Re: Ah, music
Chris, on host 198.70.210.108
Wednesday, August 11, 1999, at 20:36:40
Re: woooooow! posted by Darien on Wednesday, August 11, 1999, at 19:53:45:
> > Or, you could always stay at home and mooch off your parents. They paid for the computer and the internet connection, not to mention the speakers, but the CD is mine all mine. > > > > Well, OK, I am still in High School, but it seems like a pretty good deal to me. It beats working binary all the day long! > > I dunno. I'm getting a little old for that... this is my junior year of college, and all... pretty soon I'll have to start doing something. What is anybody's guess, but something. > Something? How dull. You don't sell enough of nothing to support yourself? [OK, sorry, let's not start that again....]
> > Ch"mine is always on and usually not the stuff my parents are exactly crazy about"ris > > Oh? What do you listen to?
Dangit, someone called my bluff.
OK, I'm not a metalhead or anything. Rap isn't music in my book. I was never that rebellious. My mom is old time Rock&Roll, which I like. For the beat if not the lyrics. Dad's a hard-core classics fan, although he was enough of a hippie to still like the old stuff. I love classical, but none of the aforementioned is gonna keep my interest for too long.

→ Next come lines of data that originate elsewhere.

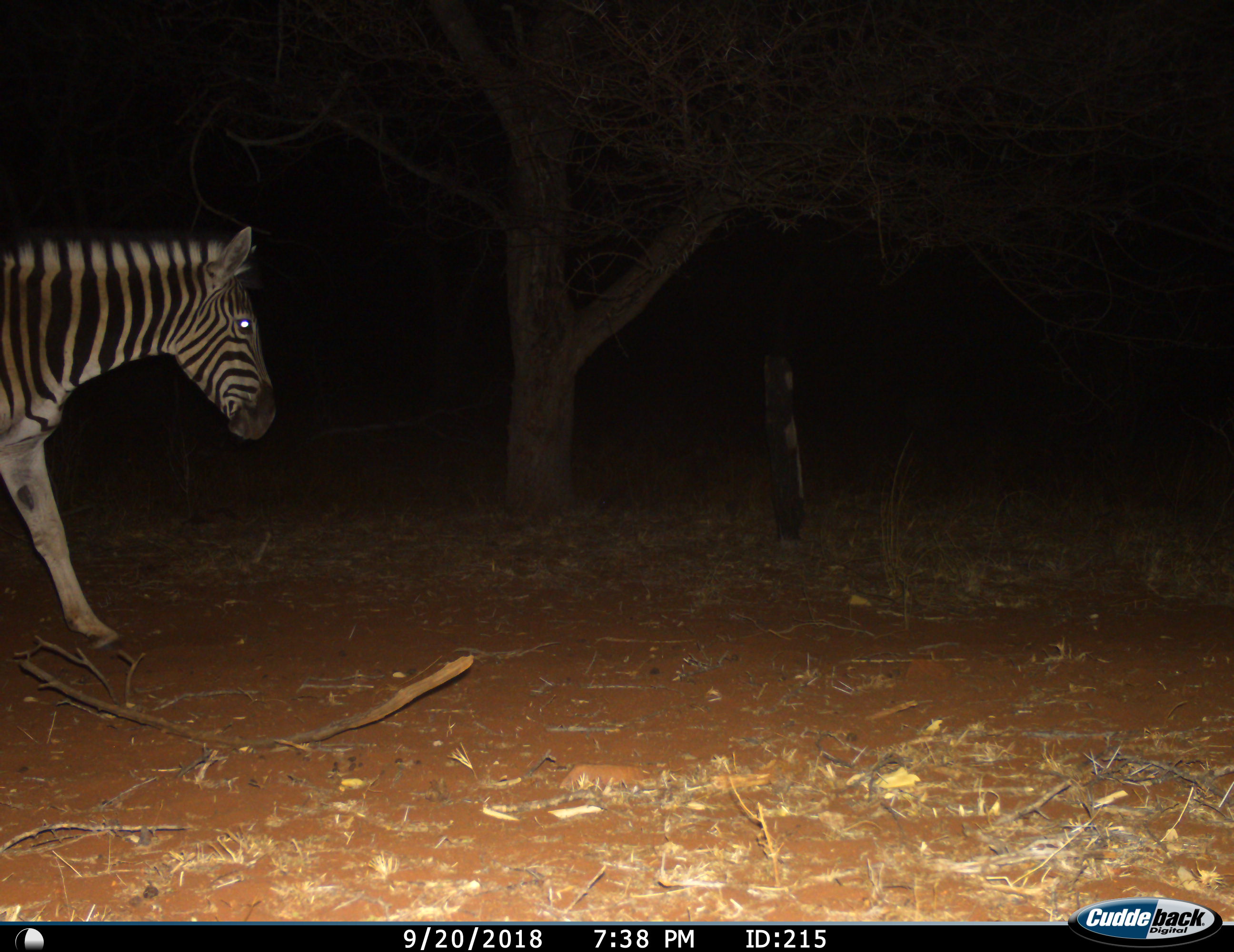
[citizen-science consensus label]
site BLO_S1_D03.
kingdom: Animalia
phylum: Chordata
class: Mammalia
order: Perissodactyla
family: Equidae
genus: Equus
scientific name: Equus quagga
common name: plains zebra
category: zebraplains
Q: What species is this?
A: Zebraplains (plains zebra) (Equus quagga).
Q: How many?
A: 1.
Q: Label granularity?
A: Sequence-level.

My stuff is the good stuff. Turlough O'Carolan to Gaelic Storm. Celtic/Irish. After listening to lyrics in Gaelic for a few hours from across the room on the other computer, Dad gets a bit annoyed, but I don't think he wants to risk telling me to shut it off for fear I'll branch into those things I don't even call music [heavy metal, rap, hard rock, most pop, etc.]
Luckily, I manage to listen to enough hard-core Irish and enough 1600s Celtic that my parents are slightly sick of it :-} .
Not to give off the wrong idea-- I don't listen to what I do to tick off my parents. That's just an added plus. I just seem to understand the Irish/Celtic stuff more than anything else. That stuff is moving. It's one of the few things that I am as involved in when I'm playing as when I'm listening. To hear a really good harpist just lose himself in Squire Wood's Lamentation on the Refusal of his Half Pence [My favorite O'Carolan tune] is really an experience. The preformers are so into their music. The vocalists can add so much. The words themselves are so unexpected, but you can completely miss them if you aren't listening carefully. Then there's the whole violin aspect. When they lead the other instruments in a testament to life and music, convincing you one cannot survive without the other. Oh, the fiddles! How the fiddlers can mold the tone just so and you loose yourself in the flow of the melody... or, a really good Celtic hymn, like 'Be Thou my Vision,' combined with traditional words and proper accompaniment, is a renewal of the soul. Then there are still the traditional airs. The songs [as a genre, like reel or air] can just infuse you with energy, hope, life, or good spirits. Some are so simple and quaint, but there are the fun ones, too. Especially the ones about boos. Johnny Jump Up is beyond belief! Of course, the ones about the oppression of Ireland can bring a tear to your eye. I've documented that the song I'm listening to-- and there is always music playing when I'm down here on the computer-- is directly related to the what I'm writing. I'm sorta jumping around right now to the frivolous tune of The Galtee Hunt, but I can be bouncing off the proverbial walls with Two Sisters, or sober and reflective with planxty Eleanor Plunkett. I'll probably apologize profusely later for this long-winded answer, or want to, but music is something I can never shut up about. Maybe if the song that's playing wasn't so... well, like it is.